This is a linkpost for Animals in Cost-Benefit Analysis by Andrew Stawasz. The article is forthcoming in the University of Michigan Journal of Law Reform.
Abstract
Federal agencies’ cost-benefit analyses do not capture nonhuman animals’ (“animals’”) interests. This omission matters. Cost-benefit analysis drives many regulatory decisions that substantially affect many billions of animals. That omission creates a regulatory blind spot that is untenable as a matter of morality and of policy.
This Article advances two claims related to valuing animals in cost-benefit analyses. The Weak Claim argues that agencies typically may do so. No legal prohibitions usually exist, and such valuation is within agencies’ legitimate discretion. The Strong Claim argues that agencies often must do so if a policy would substantially affect animals. Cost-benefit analysis is concerned with improving welfare, and no argument for entirely omitting animals’ welfare holds water.
Agencies have several options to implement this vision. These options include, most preferably, human-derived valuations (albeit in limited circumstances), interspecies comparisons, direct estimates of animals’ preferences, and, at a minimum, breakeven analysis. Agencies could deal with uncertainty by conducting sensitivity analyses or combining methods. For any method, agencies should consider what happens when a policy would save animals from some bad outcomes and what form a mandate to value animals should take.

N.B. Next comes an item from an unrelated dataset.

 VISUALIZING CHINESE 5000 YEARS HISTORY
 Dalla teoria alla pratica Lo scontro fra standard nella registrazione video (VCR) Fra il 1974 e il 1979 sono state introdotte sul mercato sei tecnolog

Valuing animals could have mattered for many cost-benefit analyses, including those for pet-food safety regulations and a rear backup camera mandate. As a sort of “proof of concept,” this Article shows that even a simple breakeven analysis from affected animals’ perspective paints even the thoroughly investigated policy decision at issue in Entergy Corp. v. Riverkeeper, Inc. in an informative new light.